Error Message:Copy data back to host from GPU0 and verify results…
Verification error @ element 1: val = 0.000000, ref = 4.000000
Verification error @ element 2: val = 0.000000, ref = 8.000000
Verification error @ element 3: val = 0.000000, ref = 12.000000
Verification error @ element 4: val = 0.000000, ref = 16.000000
Verification error @ element 5: val = 0.000000, ref = 20.000000
Verification error @ element 6: val = 0.000000, ref = 24.000000
Verification error @ element 7: val = 0.000000, ref = 28.000000
Verification error @ element 8: val = 0.000000, ref = 32.000000
Verification error @ element 9: val = 0.000000, ref = 36.000000
Verification error @ element 10: val = 0.000000, ref = 40.000000
Verification error @ element 11: val = 0.000000, ref = 44.000000
Verification error @ element 12: val = 0.000000, ref = 48.000000
Disabling peer access…
Shutting down…
Test failed!
- Verified that P2P is supported between GPUs using
nvidia-smi topo -m
. - Checked IOMMU and Above 4G Decoding in BIOS.
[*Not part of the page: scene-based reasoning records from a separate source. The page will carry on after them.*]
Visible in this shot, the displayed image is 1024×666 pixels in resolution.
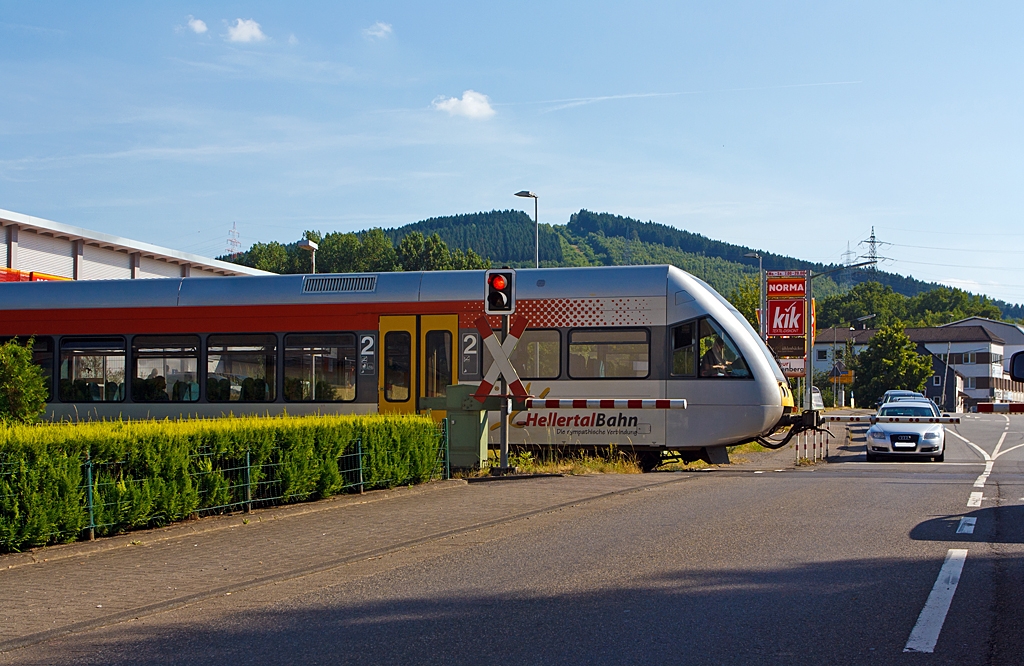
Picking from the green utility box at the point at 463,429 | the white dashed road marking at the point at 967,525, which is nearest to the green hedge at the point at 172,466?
the green utility box at the point at 463,429

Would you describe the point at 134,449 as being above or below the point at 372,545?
above

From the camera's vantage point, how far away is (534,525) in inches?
415

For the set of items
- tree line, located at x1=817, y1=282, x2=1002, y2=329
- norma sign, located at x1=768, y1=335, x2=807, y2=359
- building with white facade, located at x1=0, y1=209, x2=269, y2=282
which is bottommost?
norma sign, located at x1=768, y1=335, x2=807, y2=359

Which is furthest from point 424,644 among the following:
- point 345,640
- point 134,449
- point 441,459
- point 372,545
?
point 441,459

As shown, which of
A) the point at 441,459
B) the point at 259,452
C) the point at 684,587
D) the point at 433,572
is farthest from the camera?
the point at 441,459

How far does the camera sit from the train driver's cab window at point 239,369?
19.0 meters

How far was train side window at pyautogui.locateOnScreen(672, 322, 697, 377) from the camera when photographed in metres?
17.0

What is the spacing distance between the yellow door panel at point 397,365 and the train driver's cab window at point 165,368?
3716 mm

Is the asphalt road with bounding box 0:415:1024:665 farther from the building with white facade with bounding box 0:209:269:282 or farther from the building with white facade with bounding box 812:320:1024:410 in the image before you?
the building with white facade with bounding box 812:320:1024:410

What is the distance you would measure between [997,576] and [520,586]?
3.49 metres

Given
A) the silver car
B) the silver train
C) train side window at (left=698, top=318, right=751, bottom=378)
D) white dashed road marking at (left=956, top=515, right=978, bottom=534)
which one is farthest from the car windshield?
white dashed road marking at (left=956, top=515, right=978, bottom=534)

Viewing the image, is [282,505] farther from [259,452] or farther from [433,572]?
[433,572]

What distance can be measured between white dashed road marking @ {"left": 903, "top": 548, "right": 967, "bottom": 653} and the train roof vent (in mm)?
12143

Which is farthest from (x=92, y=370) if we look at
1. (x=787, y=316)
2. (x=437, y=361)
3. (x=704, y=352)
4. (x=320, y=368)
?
(x=787, y=316)
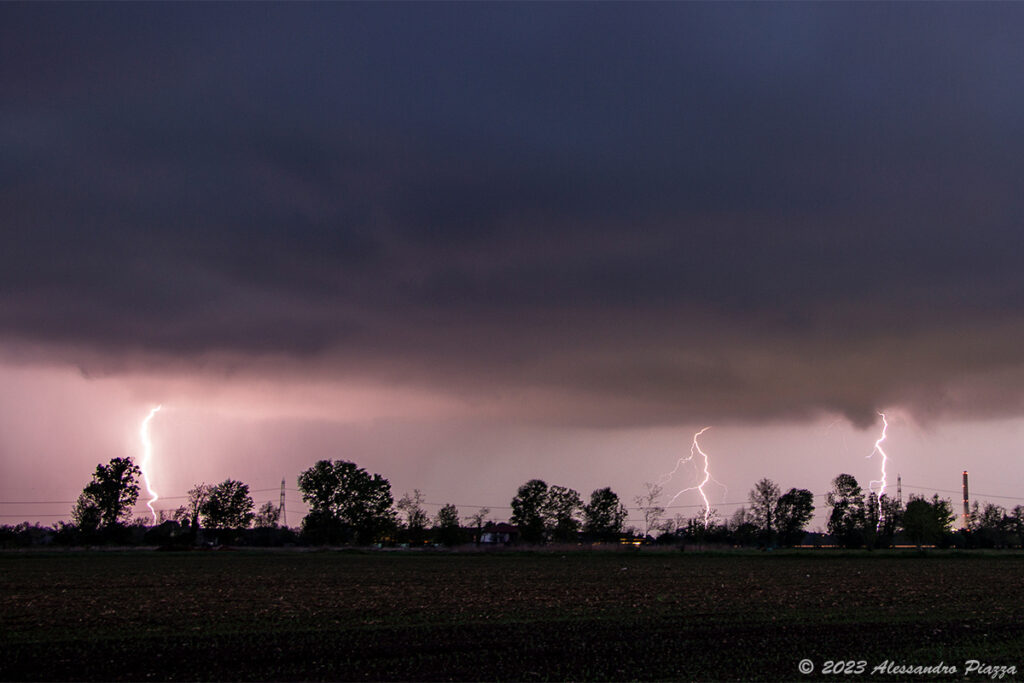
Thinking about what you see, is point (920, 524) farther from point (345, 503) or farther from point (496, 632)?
point (496, 632)

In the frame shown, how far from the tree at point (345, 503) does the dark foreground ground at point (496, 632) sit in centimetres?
15329

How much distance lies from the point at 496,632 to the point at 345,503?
577 ft

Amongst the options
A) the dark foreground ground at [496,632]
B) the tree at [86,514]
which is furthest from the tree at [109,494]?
the dark foreground ground at [496,632]

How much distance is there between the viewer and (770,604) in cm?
3061

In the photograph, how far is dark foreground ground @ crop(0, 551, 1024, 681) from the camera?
17328mm

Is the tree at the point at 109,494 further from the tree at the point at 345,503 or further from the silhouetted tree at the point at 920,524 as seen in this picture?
the silhouetted tree at the point at 920,524

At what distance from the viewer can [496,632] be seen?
74.2 ft

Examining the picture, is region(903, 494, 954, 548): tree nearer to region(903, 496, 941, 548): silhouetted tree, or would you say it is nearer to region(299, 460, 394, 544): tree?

[root@node4 simpleP2P]# dmesg | grep -i iommu
[ 0.001137] DMAR-IR: IOAPIC id 8 under DRHD base 0x967fc000 IOMMU 19
[ 1.690072] iommu: Default domain type: Passthrough
Questions:
- Are there additional system or BIOS settings required to ensure proper P2P functionality for RTX 4090 GPUs?
- Does the
simpleP2P
example need specific modifications for the Ada Lovelace architecture? - What further steps can I take to debug and resolve this issue?